### Instructions for the task
Please summarize the text about OpenFlow in two sentences.

### Provided text
Google now uses OpenFlow to shuttle data between its massive data centers, and many of the big-name hardware sellers are now behind the technology, including Cisco, Juniper, HP and Dell. Shashi Kiran -- a senior director of market management for data centers at Cisco -- tells us that the hardware maker is developing a wide variety of OpenFlow switches, and though these are not yet publicly available, he says, the company offers software that lets you add OpenFlow to existing switches.

Big Switch is already working hand-in-hand with some of these hardware makers -- including Dell and Extreme Networks -- in an effort to speed the adoption of OpenFlow, but the startup feels the commercial market has been too slow to adopt the technology. Thus the new switch operating system. "We're trying to catalyze the market," says Andrew Harding, senior director of product marketing at Big Switch. "A number of vendors have released their first OpenFlow switches, but the rate of innovation is just too slow."

Anshul Sadana, who oversees customer engineering at Arista Networks, another startup working to overhaul the world's networks, says much the same thing, and like Big Switch, Artista is working to change this. It now offers "beta test" versions of high-speed OpenFlow switches, and it plans on offering these to a wider audience as well. The difference is that Big Switch is offering an open source operating system that will work with hardware from myriad manufacturers.

Kyle Foster and Guido Appenzeller, the founders of Big Switch Networks, a Silicon Valley outfit at the heart of a revolution in computer networking.

Dataset excerpts
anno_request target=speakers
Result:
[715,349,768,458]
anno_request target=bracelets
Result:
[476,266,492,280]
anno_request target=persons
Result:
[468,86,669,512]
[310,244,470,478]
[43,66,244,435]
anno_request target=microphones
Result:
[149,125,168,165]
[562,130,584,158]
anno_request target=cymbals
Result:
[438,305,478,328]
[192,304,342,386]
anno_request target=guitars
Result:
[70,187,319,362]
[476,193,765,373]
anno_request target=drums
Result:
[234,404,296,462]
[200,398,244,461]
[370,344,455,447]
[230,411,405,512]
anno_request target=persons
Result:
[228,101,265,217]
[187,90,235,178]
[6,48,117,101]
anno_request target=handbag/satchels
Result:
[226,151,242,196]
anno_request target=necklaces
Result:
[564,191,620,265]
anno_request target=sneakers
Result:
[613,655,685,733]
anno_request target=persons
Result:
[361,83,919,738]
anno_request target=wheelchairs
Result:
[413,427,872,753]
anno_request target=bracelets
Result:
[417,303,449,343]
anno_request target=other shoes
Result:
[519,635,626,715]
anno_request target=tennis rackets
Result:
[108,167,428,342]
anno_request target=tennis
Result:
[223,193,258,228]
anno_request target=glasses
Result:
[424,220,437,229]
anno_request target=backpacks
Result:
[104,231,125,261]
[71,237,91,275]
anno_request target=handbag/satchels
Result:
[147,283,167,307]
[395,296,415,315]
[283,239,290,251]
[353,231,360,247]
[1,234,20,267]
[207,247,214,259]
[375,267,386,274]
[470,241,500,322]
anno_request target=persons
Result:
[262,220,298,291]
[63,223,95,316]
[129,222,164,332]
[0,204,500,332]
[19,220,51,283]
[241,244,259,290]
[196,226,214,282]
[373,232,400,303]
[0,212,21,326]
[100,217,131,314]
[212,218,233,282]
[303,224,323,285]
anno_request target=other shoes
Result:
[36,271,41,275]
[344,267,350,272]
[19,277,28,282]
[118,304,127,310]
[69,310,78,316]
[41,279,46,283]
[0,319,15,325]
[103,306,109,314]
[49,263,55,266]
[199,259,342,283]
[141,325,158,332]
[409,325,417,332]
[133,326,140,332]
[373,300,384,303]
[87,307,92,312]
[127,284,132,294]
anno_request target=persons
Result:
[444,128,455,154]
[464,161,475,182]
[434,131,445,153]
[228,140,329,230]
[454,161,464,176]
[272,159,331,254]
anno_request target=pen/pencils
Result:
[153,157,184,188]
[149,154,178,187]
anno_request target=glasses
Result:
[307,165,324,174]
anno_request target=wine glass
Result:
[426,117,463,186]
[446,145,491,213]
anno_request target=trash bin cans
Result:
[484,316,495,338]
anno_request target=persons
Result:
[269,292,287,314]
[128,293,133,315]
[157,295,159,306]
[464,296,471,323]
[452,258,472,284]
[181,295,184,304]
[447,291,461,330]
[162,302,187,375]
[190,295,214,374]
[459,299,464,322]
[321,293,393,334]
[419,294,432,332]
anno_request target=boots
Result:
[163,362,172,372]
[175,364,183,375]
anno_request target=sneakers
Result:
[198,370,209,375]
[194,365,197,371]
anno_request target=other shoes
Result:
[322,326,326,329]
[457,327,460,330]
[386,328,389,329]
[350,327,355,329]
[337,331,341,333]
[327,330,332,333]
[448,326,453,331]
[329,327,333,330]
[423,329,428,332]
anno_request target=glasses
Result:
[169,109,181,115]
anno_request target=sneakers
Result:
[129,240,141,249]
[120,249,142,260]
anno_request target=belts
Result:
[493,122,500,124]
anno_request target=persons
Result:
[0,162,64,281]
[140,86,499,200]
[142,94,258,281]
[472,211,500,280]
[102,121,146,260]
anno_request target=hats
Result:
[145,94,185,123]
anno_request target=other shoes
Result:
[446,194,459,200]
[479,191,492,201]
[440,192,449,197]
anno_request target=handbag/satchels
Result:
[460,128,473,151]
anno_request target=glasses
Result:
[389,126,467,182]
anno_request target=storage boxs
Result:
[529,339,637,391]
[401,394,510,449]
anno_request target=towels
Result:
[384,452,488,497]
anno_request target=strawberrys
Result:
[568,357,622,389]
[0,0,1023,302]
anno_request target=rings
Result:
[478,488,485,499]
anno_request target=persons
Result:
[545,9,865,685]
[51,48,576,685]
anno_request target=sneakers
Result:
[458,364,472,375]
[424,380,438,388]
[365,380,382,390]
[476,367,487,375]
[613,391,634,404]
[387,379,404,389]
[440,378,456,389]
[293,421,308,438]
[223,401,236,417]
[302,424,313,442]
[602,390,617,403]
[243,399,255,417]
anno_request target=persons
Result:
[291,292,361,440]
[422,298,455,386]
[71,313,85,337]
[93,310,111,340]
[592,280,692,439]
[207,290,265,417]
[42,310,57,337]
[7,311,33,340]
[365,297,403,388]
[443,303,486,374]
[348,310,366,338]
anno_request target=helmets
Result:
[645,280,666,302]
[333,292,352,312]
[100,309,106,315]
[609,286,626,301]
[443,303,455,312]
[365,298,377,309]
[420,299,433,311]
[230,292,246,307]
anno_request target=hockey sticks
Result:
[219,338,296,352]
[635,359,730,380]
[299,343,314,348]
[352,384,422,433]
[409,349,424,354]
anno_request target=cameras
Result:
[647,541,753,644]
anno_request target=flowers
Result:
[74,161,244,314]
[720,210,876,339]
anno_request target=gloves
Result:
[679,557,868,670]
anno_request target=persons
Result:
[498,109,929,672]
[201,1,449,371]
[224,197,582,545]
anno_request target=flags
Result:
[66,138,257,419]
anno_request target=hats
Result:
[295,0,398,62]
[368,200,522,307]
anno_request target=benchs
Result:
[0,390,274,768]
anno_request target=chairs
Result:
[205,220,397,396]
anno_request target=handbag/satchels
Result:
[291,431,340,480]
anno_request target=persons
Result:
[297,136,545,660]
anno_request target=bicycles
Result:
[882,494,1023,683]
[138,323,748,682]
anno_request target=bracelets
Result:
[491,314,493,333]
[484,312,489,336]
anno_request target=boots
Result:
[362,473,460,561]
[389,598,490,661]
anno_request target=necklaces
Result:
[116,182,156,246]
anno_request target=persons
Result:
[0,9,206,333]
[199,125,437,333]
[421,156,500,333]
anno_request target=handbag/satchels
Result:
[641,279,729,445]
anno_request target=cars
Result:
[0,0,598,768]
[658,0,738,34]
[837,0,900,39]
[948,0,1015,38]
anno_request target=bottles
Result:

### Answer for the task
Google uses OpenFlow to move data between its data centers, and major hardware sellers such as Cisco, Juniper, HP and Dell back the technology, with Cisco developing OpenFlow switches and offering software that adds OpenFlow to existing switches. Believing the commercial market has been too slow to adopt OpenFlow, the startup Big Switch is offering an open source switch operating system meant to work with hardware from many manufacturers, while Arista Networks offers beta versions of high-speed OpenFlow switches.